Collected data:
┏━━
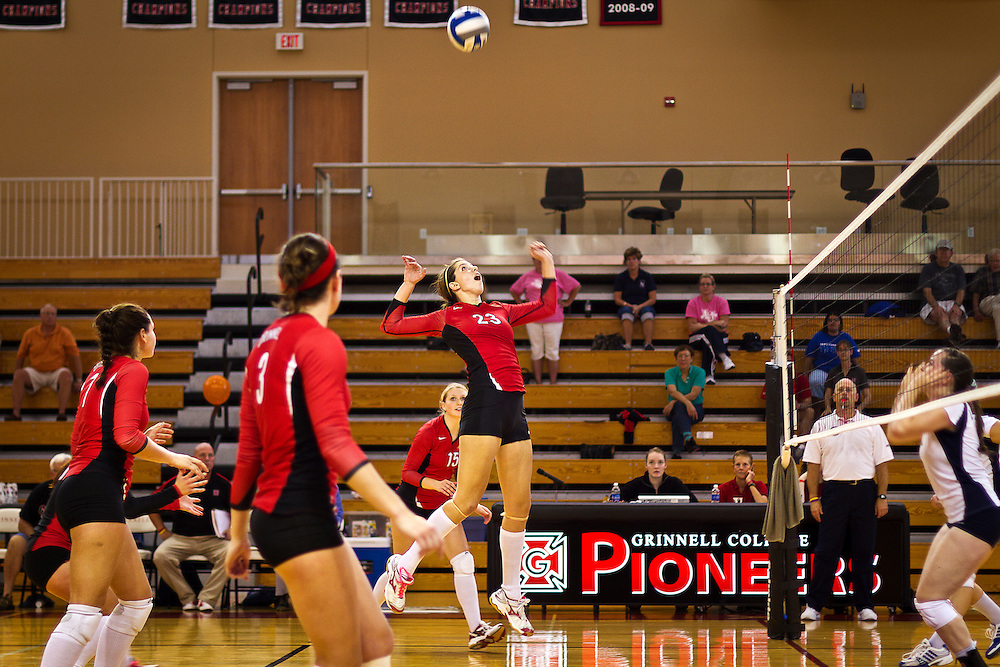 Claire Reeder '11, center, looks up in anticipation for a big spike during the Pioneers' win over Lawrence University in Darby Gymnasium on Saturday.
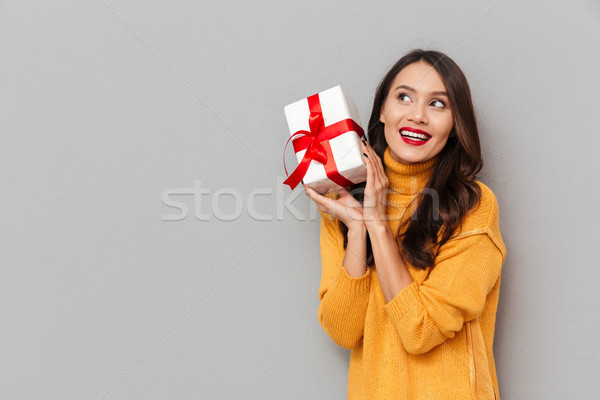 Pleased woman in sweater holding gift box and looking away Stock photo © deandrobot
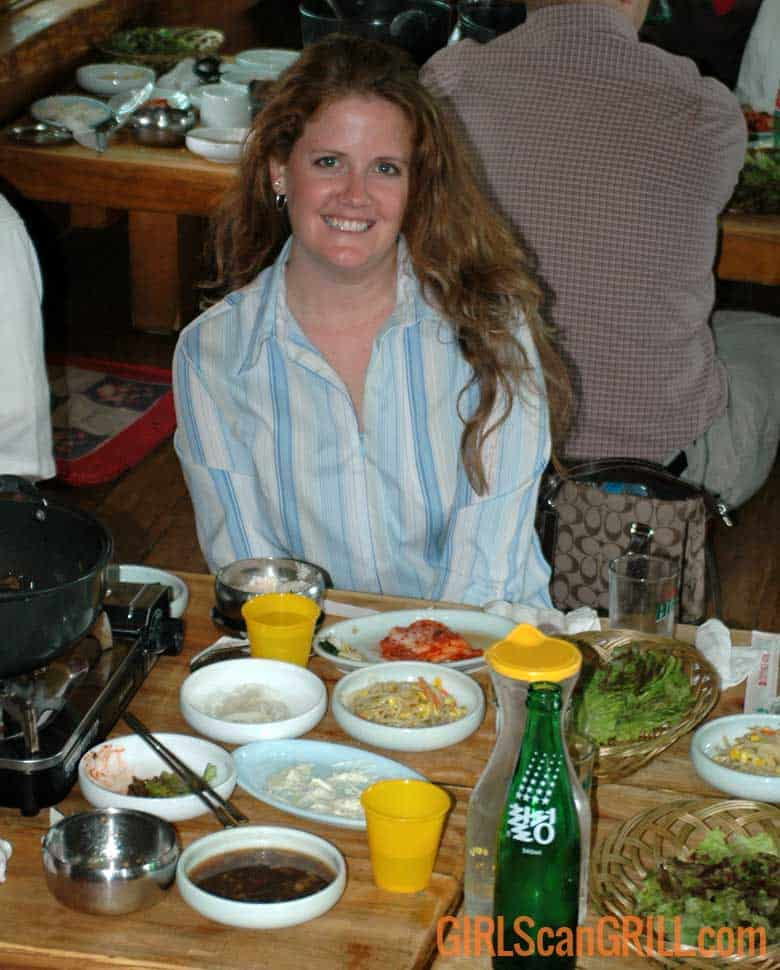 woman sitting at a table with korean food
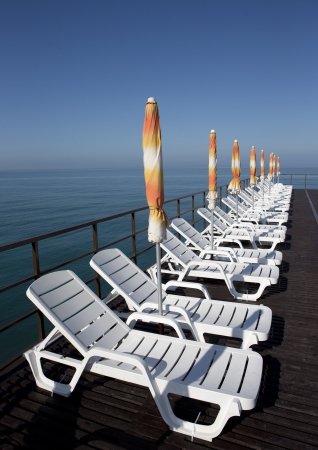 Sun beds seen at a beach in the Black sea in Sochi photo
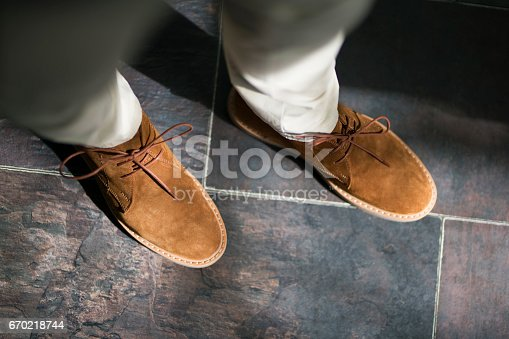 Man's feet in a modern suede shoes.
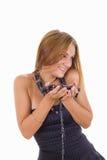Chica joven tímida con muchos collares alrededor de su cuello Fotografía de archivo libre de regalías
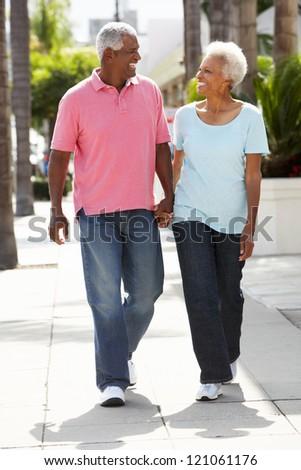 Senior Couple Walking Along Street Together - stock photo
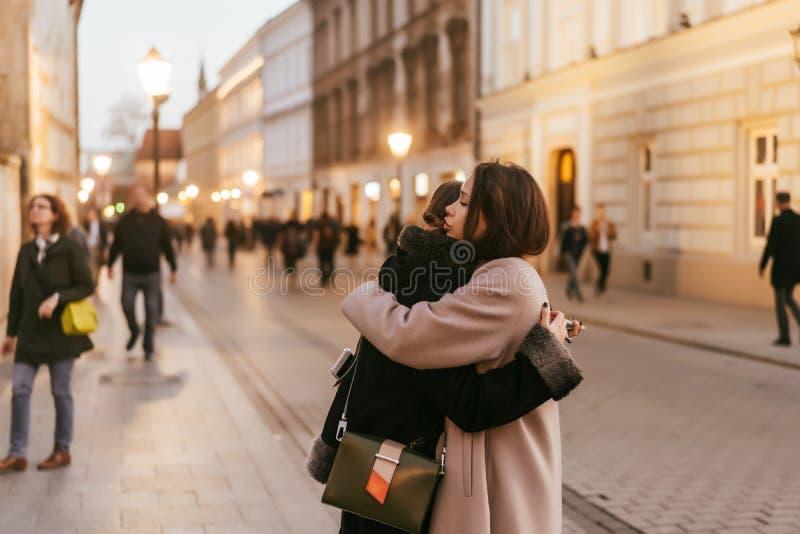 Närbildfoto av två emotionella kvinnavänner som kramar sig arkivfoto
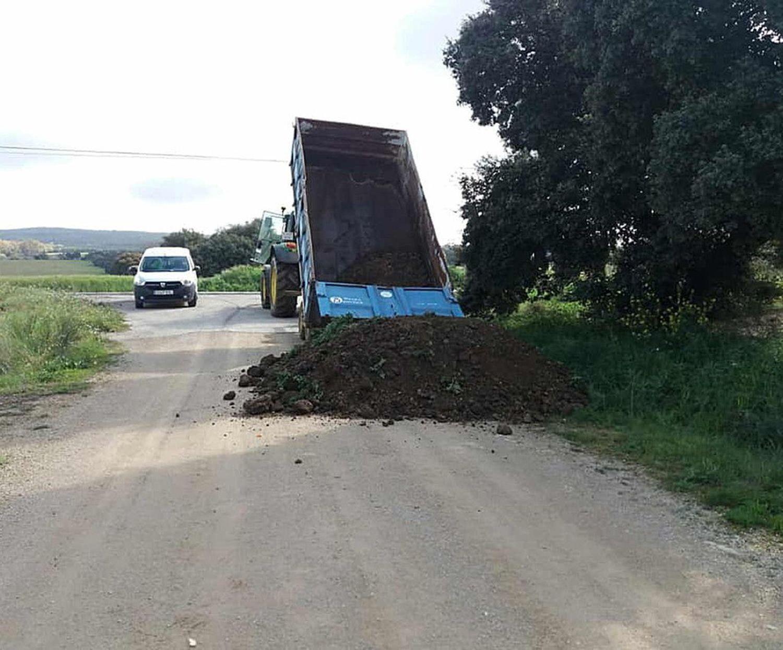Un camión vuelca arena para cerrar uno de los accesos de Setenil de las Bodegas.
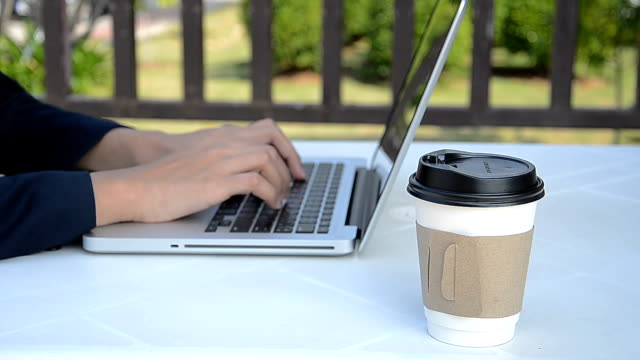 Business woman working with  laptop (notebook) and drinking hot coffee.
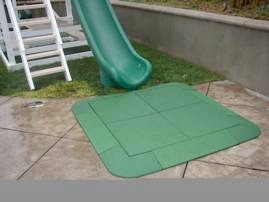 rubber tiles in front of slide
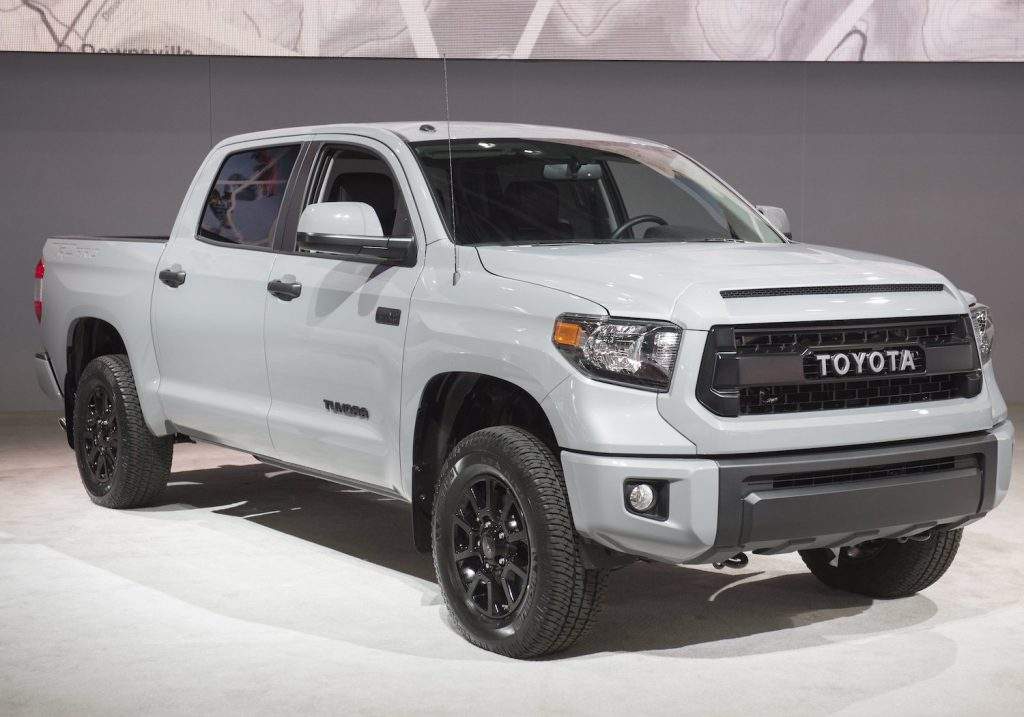 A white Toyota Tundra parked at an auto show.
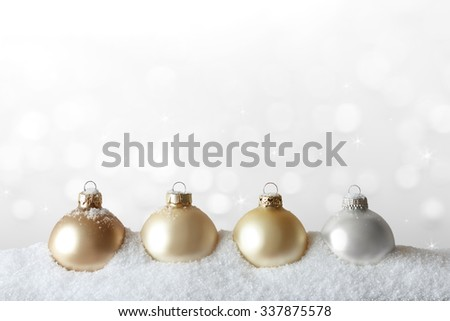Golden christmas tree ornaments on snow in front of sparkling white background, copy or text space - stock photo
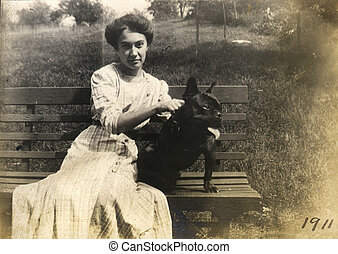 Vintage Dog Walker - Vintage portrait of a young woman and...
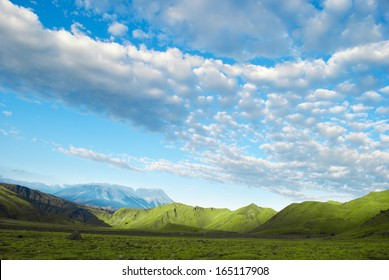 landscape of green meadow, mountain, blue sky and clouds, Russia, Kamchatka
┗━━
= Task to carry out =
Print the records above again exactly. Leave out the images.

= Solution to the exercise =
 Claire Reeder '11, center, looks up in anticipation for a big spike during the Pioneers' win over Lawrence University in Darby Gymnasium on Saturday.
 Pleased woman in sweater holding gift box and looking away Stock photo © deandrobot
 woman sitting at a table with korean food
 Sun beds seen at a beach in the Black sea in Sochi photo
 Man's feet in a modern suede shoes.
Chica joven tímida con muchos collares alrededor de su cuello Fotografía de archivo libre de regalías
 Senior Couple Walking Along Street Together - stock photo
 Närbildfoto av två emotionella kvinnavänner som kramar sig arkivfoto
Un camión vuelca arena para cerrar uno de los accesos de Setenil de las Bodegas.
 Business woman working with  laptop (notebook) and drinking hot coffee.
 rubber tiles in front of slide
 A white Toyota Tundra parked at an auto show.
Golden christmas tree ornaments on snow in front of sparkling white background, copy or text space - stock photo
 Vintage Dog Walker - Vintage portrait of a young woman and...
 landscape of green meadow, mountain, blue sky and clouds, Russia, Kamchatka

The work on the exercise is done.